Riceviamo e pubblichiamo*.
E’ ormai dall’anno 2016 che moltissime aziende agricole e zootecniche della Tuscia e del Lazio che hanno scelto di fare qualità ed eco-sostenibilità, si trovano in ginocchio per la mancata erogazione dei contributi previsti per la misura 10 del Psr Lazio.
Sono le aziende che hanno optato per conservare le specie animali autoctone ed il loro patrimonio genetico, scegliendo di guadagnare forse un po’ di meno, ma di salvaguardare il patrimonio zootecnico regionale e locale, sono le aziende che hanno riconvertito in pascolo e prato-pascolo i seminativi, sono le aziende che hanno scelto di inerbire. Insomma sono tutte quelle aziende che vogliono salvaguardare la tipicità, l’eco-sostenibilità e il futuro del nostro ambiente. Tali aziende, già falcidiate dalle mancate erogazioni della misura del biologico e del benessere animale negli stessi anni, con gravissimi danni e ripercussioni sull’equilibrio economico, e massacrate dalle avversità atmosferiche e dalle invasioni degli ungulati selvatici, si ritrovano oltre il danno anche la beffa.
“Rimanere dal 2016 senza contributi agroambientali è agghiacciante – commenta Eleonora Gabrielli – giovane dirigente Coldiretti di Monte Romano e dirigente Coldiretti provinciale – alleviamo vacche maremmane al brado per passione e pura dedizione, per salvaguardare la nostra razza autoctona, per concimare i terreni in modo naturale con un allevamento all’aperto 365 giorni all’anno, per fornire ai consumatori prodotti indenni da qualsiasi accostamento con sostanze chimiche; garantiamo il benessere degli animali, che non ci pagano da tre anni, e conserviamo la tradizione della Maremma, ma siamo stremati, prima ci invitano ad aderire alle misure del Psr e poi la Regione Lazio ci massacra non erogandoci nulla e dicendo che i sistemi non funzionano, mentre le spese di gestione galoppano”.

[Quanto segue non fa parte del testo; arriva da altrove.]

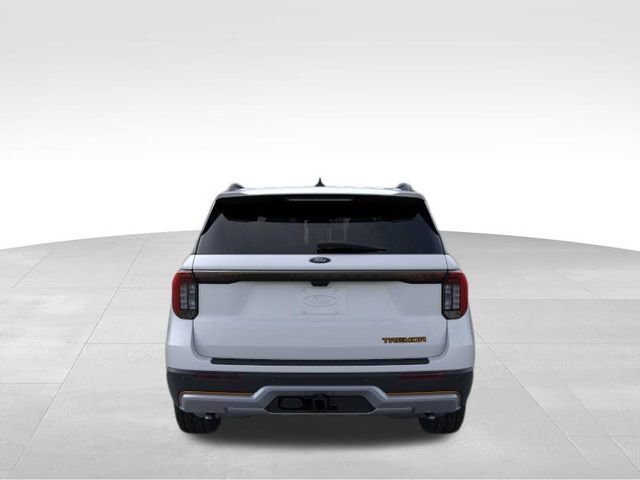 New 2026 Ford Explorer Tremor w/ Tremor Ultimate Package AWD/4WD image 6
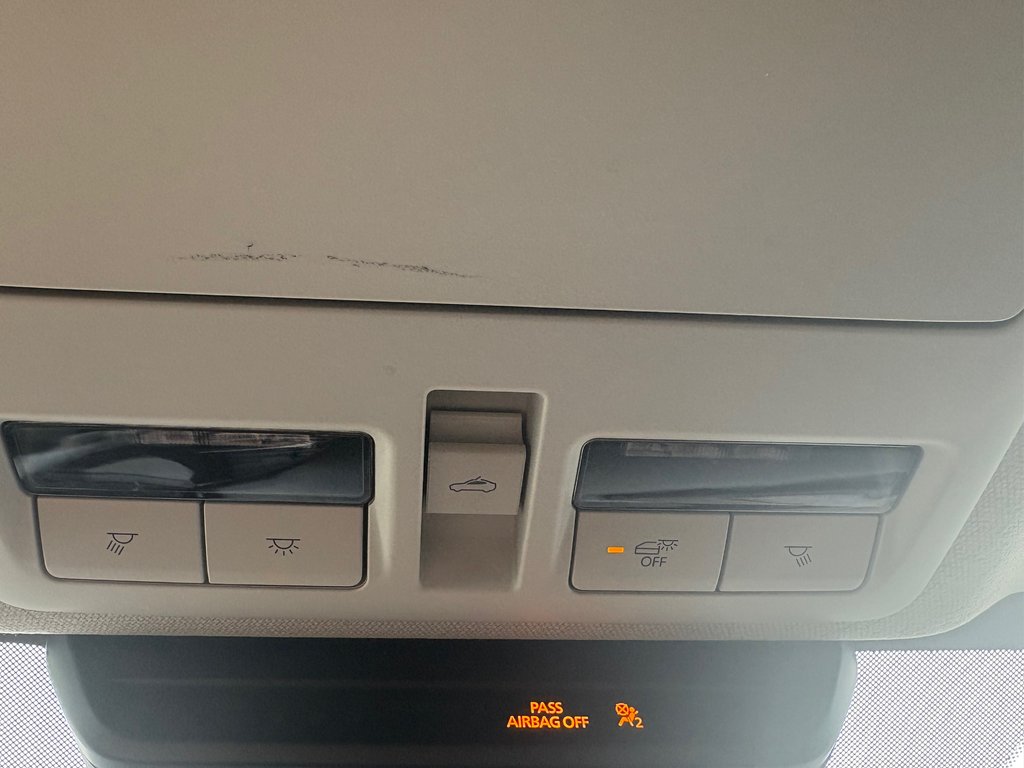 2023 Mazda CX-30 GT w/Turbo 1 PROPRIO CUIR TOIT in Boucherville, Quebec - 28 - w1024h768px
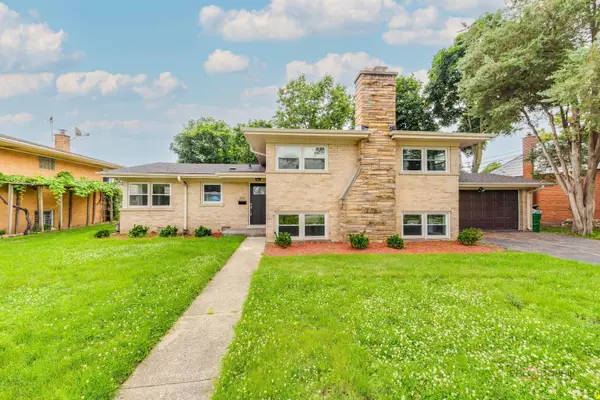 2913 W Sibley Street, Park Ridge, IL 60068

Interviene sulla questione anche il direttore di Coldiretti Viterbo Alberto Frau: “Non è pensabile che si obblighino gli agricoltori e gli allevatori a rispettare un disciplinare in modo ferreo per garantire la salubrità e il rispetto dell’ambiente, facendogli ovviamente ottenere minori produzioni date dal mancato uso di prodotti chimici in aiuto, e poi ci si disinteressi totalmente del loro futuro come sta facendo l’assessorato all’agricoltura della Regione Lazio, che ancora ad oggi promuove il benessere animale e non lo paga, promuove il biologico e non lo paga, promuove la conservazione delle razze e delle piante e non le paga; capisco un anno di ritardo, non ne capisco due, ma siamo al terzo anno e le aziende chiudono i battenti. Non risolvere un problema di tre anni significa non essersene preoccupati, non c’è altra spiegazione e se i sistemi informatici, che costano fior di milioni di euro, non funzionano a dovere, che si faccia di tutto per farli funzionare; non aspetteremo oltre, siamo pronti alla mobilitazione”.
A supporto interviene anche il presidente di Coldiretti Viterbo Mauro Pacifici: “La misura è colma, qui si gioca sulla pelle degli imprenditori più virtuosi, una Regione che non punta sul biologico, sull’ambiente e sulla biodiversità, su cosa starebbe puntando? L’assessorato all’agricoltura ed ambiente deve dare risposte immediate; che non passi anche questo anno senza che i produttori non siano pagati o diventeremo la cenerentola d’Italia, ma non staremo a guardare”.